* **TASK DETAILS**:
Can you copy out every one of the entries below word for word, leaving each line unchanged?

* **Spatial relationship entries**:
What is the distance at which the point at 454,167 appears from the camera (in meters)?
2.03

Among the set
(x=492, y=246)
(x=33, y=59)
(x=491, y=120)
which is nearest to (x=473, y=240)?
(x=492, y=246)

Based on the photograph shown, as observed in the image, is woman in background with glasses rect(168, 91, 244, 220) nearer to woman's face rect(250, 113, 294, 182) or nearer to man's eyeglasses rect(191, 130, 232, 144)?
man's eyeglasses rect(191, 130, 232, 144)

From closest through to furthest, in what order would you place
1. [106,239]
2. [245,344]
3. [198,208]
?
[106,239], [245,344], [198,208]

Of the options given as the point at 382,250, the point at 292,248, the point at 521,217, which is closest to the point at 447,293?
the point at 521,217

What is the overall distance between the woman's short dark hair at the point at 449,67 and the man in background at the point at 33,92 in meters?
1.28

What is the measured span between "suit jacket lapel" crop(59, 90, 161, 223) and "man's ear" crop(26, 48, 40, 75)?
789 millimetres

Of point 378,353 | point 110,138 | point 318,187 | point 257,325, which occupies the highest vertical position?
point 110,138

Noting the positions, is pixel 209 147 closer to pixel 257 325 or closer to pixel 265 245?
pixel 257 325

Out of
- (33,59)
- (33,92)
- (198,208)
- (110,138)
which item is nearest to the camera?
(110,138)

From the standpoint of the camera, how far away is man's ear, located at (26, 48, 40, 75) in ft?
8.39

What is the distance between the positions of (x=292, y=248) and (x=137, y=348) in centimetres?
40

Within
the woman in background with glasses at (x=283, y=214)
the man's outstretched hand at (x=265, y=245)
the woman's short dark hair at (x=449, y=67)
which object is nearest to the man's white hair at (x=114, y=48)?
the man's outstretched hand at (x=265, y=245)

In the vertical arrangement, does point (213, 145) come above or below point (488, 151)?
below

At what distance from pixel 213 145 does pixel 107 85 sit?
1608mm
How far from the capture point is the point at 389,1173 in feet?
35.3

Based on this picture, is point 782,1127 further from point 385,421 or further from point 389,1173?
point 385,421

* **TASK RESPONSE**:
What is the distance at which the point at 454,167 appears from the camera (in meters)?
2.03

Among the set
(x=492, y=246)
(x=33, y=59)
(x=491, y=120)
which is nearest to (x=473, y=240)?
(x=492, y=246)

Based on the photograph shown, as observed in the image, is woman in background with glasses rect(168, 91, 244, 220) nearer to woman's face rect(250, 113, 294, 182) or nearer to man's eyeglasses rect(191, 130, 232, 144)?
man's eyeglasses rect(191, 130, 232, 144)

From closest through to furthest, in what order would you place
1. [106,239]
2. [245,344]
3. [198,208]
?
[106,239], [245,344], [198,208]

Of the options given as the point at 382,250, the point at 292,248, the point at 521,217, which is closest to the point at 447,293?
the point at 521,217

What is the overall distance between the woman's short dark hair at the point at 449,67 and the man in background at the point at 33,92 in meters?
1.28

What is the measured span between "suit jacket lapel" crop(59, 90, 161, 223) and "man's ear" crop(26, 48, 40, 75)?
789 millimetres

Of point 378,353 | point 110,138 | point 318,187 | point 257,325, which occupies the highest vertical position?
point 110,138

Noting the positions, is pixel 209 147 closer to pixel 257 325 or closer to pixel 265 245?
pixel 257 325

Out of
- (33,59)
- (33,92)
- (198,208)
- (110,138)
which item is nearest to the camera?
(110,138)

From the standpoint of the camera, how far away is man's ear, located at (26, 48, 40, 75) in ft?
8.39

What is the distance between the positions of (x=292, y=248) and (x=137, y=348) in centimetres?
40

Within
the woman in background with glasses at (x=283, y=214)
the man's outstretched hand at (x=265, y=245)
the woman's short dark hair at (x=449, y=67)
which object is nearest to the man's white hair at (x=114, y=48)?
the man's outstretched hand at (x=265, y=245)

In the vertical arrangement, does point (213, 145) come above or below point (488, 151)?
below

At what distance from pixel 213 145 does pixel 107 85 sit?
1608mm
How far from the capture point is the point at 389,1173 in feet?
35.3

Based on this picture, is point 782,1127 further from point 385,421 or further from point 389,1173?
point 385,421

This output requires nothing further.